A large number of students and parents testified at the public hearing of the commission held in Sacramento on March 24th seeking the rejection of these changes. “India is not just a landmass but a living civilization. By removing the mention of India as a civilization, my identity as an Indian-American is sought to be erased“ Vidhima Shetty, a student studying in 9th grade in San Ramon, said during her testimony at the Department of Education. Narrating different incidents of stereotypes they encounter, the students demanded that Hinduism and India be portrayed in proper light. The students also demanded that the suggestions that Vedas belong to “ancient Indian religions” and not to Hinduism amounted to stripping them of their Hindu identity. “If Vedas do not belong to the Hindus, who do they belong to?” Himanshu Wagh, a 10th grader from Fremont sought to know.  “What we are seeking is dignity and not glorification. We are dismayed and anguished at attempts at negative portrayal of India and Hindus in textbooks.” said Lamitr Dhir, an 8th grader from Sunnyvale.

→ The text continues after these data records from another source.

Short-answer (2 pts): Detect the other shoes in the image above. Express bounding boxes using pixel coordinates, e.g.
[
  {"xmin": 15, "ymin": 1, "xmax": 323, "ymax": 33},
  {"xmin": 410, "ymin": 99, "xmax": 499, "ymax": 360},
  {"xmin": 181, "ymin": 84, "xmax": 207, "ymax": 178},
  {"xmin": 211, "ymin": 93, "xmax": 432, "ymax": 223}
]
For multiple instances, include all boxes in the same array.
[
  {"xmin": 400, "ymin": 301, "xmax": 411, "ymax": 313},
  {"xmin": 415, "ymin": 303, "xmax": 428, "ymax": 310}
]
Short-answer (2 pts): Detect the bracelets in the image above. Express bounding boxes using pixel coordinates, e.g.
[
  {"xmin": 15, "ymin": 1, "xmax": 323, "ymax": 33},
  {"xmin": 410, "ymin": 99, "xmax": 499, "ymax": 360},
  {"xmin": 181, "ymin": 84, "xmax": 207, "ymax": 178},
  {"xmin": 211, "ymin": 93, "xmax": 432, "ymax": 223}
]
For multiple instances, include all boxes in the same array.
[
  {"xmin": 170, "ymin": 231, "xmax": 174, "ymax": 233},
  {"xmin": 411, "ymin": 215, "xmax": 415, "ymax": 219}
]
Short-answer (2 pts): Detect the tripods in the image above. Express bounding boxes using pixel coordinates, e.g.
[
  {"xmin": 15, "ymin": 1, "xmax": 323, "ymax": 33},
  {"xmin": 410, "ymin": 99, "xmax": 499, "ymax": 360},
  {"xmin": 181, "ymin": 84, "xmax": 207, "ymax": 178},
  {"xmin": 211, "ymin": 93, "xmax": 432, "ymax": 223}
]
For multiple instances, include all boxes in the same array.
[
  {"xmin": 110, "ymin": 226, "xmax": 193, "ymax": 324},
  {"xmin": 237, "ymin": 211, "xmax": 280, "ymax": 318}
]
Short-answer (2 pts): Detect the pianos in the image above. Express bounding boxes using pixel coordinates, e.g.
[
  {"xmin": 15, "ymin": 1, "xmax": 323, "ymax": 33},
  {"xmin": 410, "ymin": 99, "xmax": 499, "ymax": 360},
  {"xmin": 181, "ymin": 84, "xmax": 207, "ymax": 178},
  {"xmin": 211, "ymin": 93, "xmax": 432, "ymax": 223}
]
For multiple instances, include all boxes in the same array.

Bill Honig, the Chair of the Subject Matter Committee of the Commission said at the public hearing that they reject the suggestion for removal of India but agreed to add “South Asia” in parenthesis after most mentions to ancient India. The new recommendations will be forwarded to the State Board of Education for their consideration and the final draft of the framework is to be accepted later this year.

Indian-American groups based in California and also a number of scholars raised serious concerns of transparency in the process of making the textbooks. The Hindu Education Foundation (HEF), which has been working with the commission for the past many years, in a statement said “We question the move to insert a large number of adverse edits on India and Hinduism at the last minute at the instance of a few Leftist scholars.”  “While some important inaccuracies have been rolled back, a large number of adverse edits these academics submitted have still found their way into the recommendations and need to be scrutinized” it added. It also protested the removal of the mention of non-Brahmin sages like Valmiki and Vyasa from the textbooks at the suggestion of these academics. “It is strange that while claiming to represent the underprivileged, the Leftist professors of South Asian faculty group have sought the removal of the mention that these sages came from lower castes which had specifically been added at the suggestion of Hindu groups to give fair representation to all communities” the statement said.

The recommendations will come up for consideration at the California’s State Board of Education’s (SBE) meeting in May.